Eliot Spitzer is the gift that keeps on giving — when it comes to crime.
I’ve said for three years now that he is an unpunished criminal. I even ran for governor of New York last fall to highlight the inequities in a criminal justice system that lets rich, powerful, well-connected men commit crimes and go unpunished. Now it appears that Spitzer is going to get exposed again.
A new lawsuit outlines how Spitzer extorted Marsh & McLennan, an insurance brokerage, into hiring Michael Cherkasky, Spitzer’s crony, as the company’s CEO. Cherkasky received a $35 million golden parachute and exercised it when it became clear that he didn’t understand the insurance business and was totally incompetent. Spitzer also made Marsh & McLennan buy the company where Cherkasky worked, Kroll and Associates, for a price far higher than the company’s market cap. This is the same Eliot Spitzer who prosecuted Ken Grasso for “excess compensation”!
Over a five-year period beginning when Spitzer was New York’s attorney general and ending when he resigned his governorship, I supplied him with escorts. I met him face to face on one occasion, ironically in an apartment I rented for assignations in a building owned by his father. In this instance, the lady he was enjoying his time with was tardy and I had to let him in. He was pleasant and noted that his father built and owned the building.
I later learned that he was guilty of committing another crime — when he was New York’s attorney general, he warned his favorite escort agency of an upcoming sting operation. I’ve taken a lie detector test to prove this (see here).
For the crime of providing the governor with escorts, I spent four months at Rikers Island, where I was subjected to psychosexual torture in squalid conditions with limited access to a toilet that was always backed up and never cleaned. I was subjected to degrading and humiliating random daily cell searches — where I was forced to stand naked in a spread-eagle position while being ogled by male guards and then was subjected to cavity searches by prison matrons while five or six guards watched. I wrote then-Attorney General Andrew Cuomo about conditions at Rikers Island but never received a reply.

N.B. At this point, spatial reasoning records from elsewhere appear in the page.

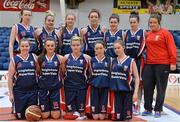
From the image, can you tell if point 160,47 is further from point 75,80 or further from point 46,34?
point 46,34

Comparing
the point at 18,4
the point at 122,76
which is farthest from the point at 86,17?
the point at 122,76

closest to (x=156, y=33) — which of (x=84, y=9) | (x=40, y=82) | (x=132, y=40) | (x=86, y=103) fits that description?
(x=132, y=40)

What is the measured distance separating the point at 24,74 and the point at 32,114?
553 mm

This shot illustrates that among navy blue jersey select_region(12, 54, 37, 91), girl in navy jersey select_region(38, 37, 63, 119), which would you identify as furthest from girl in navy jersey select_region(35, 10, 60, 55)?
navy blue jersey select_region(12, 54, 37, 91)

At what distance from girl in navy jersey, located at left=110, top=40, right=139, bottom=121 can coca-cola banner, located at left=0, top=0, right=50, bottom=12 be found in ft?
36.5

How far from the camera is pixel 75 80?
509 centimetres

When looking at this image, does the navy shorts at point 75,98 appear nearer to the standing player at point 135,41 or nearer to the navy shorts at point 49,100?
the navy shorts at point 49,100

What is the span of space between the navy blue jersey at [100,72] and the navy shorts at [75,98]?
208 mm

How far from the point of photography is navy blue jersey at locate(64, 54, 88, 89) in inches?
200

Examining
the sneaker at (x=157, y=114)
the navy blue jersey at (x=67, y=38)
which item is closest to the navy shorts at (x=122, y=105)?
the sneaker at (x=157, y=114)

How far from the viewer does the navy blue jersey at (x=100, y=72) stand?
5.02m

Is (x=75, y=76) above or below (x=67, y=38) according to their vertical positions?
below

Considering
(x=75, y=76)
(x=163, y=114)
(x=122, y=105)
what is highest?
(x=75, y=76)

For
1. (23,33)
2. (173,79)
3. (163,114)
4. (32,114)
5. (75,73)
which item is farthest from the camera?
(173,79)
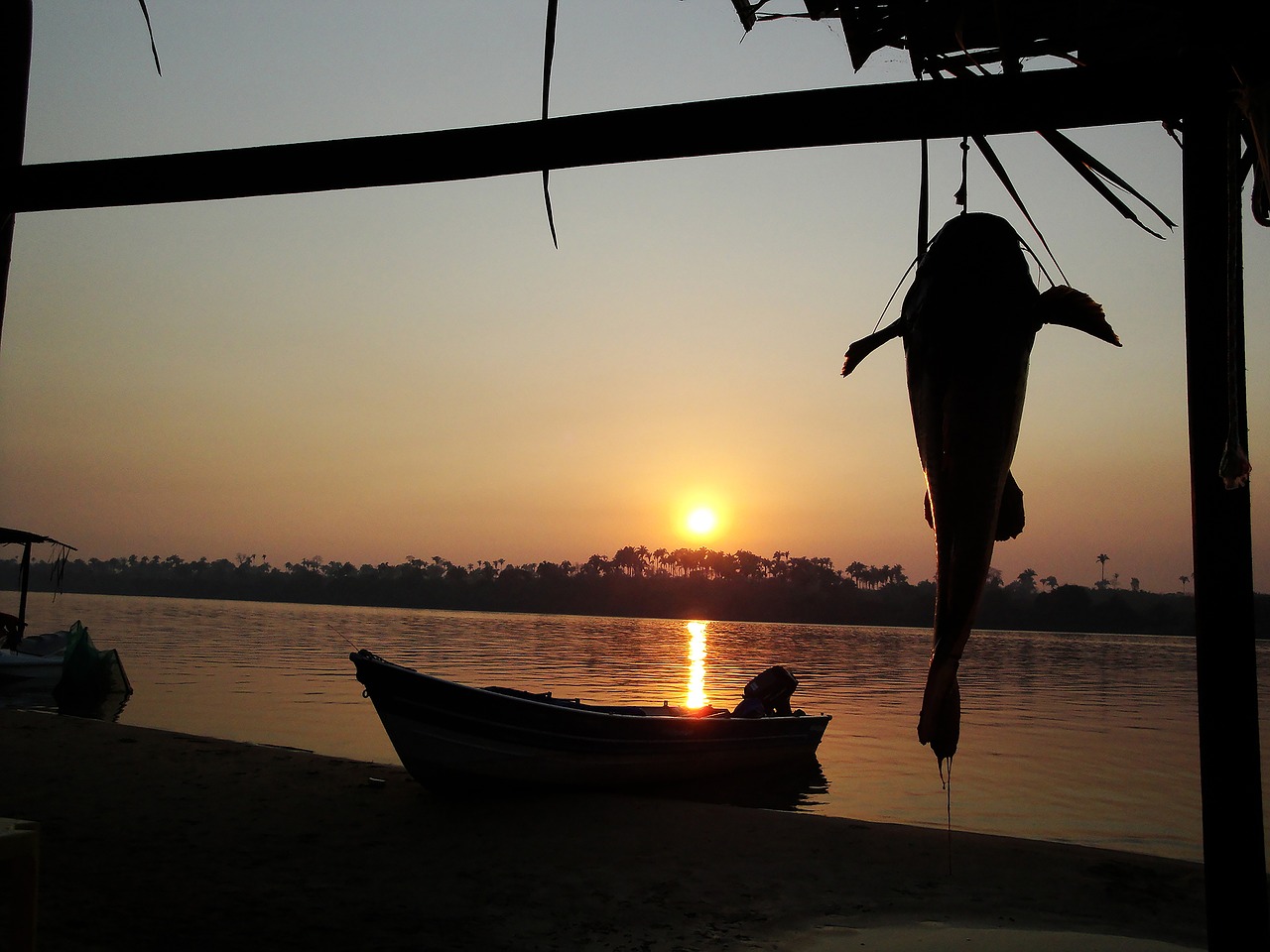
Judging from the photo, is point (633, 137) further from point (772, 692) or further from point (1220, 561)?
point (772, 692)

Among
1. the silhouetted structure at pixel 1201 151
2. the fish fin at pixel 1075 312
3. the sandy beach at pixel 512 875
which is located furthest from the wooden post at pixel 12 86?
the sandy beach at pixel 512 875

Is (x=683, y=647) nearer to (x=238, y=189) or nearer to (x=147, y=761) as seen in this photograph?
(x=147, y=761)

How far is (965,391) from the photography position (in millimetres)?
1164

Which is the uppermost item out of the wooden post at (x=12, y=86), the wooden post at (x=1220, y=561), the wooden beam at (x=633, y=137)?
the wooden post at (x=12, y=86)

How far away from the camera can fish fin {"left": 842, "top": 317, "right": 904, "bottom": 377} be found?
130cm

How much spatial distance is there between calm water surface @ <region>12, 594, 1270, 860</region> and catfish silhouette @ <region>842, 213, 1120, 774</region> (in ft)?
55.4

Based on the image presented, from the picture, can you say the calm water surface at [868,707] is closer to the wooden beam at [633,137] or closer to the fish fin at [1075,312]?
the wooden beam at [633,137]

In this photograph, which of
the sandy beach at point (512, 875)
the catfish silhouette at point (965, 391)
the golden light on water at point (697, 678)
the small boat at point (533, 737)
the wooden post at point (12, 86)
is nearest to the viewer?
the catfish silhouette at point (965, 391)

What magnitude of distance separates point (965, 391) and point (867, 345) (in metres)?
0.20

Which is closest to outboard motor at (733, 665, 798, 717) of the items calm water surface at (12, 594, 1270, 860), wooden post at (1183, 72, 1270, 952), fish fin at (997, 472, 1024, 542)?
calm water surface at (12, 594, 1270, 860)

I forfeited all of my assets and did two and a half years probation in the sex offenders unit, where I was forced to mingle with rapists and child molesters, one of whom followed me home and assaulted me in my apartment house vestibule. I reported the assault to the police. Spitzer went back to his Park Avenue high rise and resigned. As the state’s chief executive officer, he should have been held accountable for his actions, which would have set a precedent that New York politicians cannot commit crimes and go unpunished.
Governor Cuomo deserves credit for trying to bring transparency and ethical standards back to state government, but I think even he would agree that new reforms, while a good start, don’t go far enough.
My issue with Spitzer has never been his use of prostitutes — that’s probably the most honest thing the man has ever done. My problem is the hypocrisy of his actions. In 2007, when he was governor, he increased the penalties for men caught hiring prostitutes. Yet he was never held accountable for breaking the law he helped enact.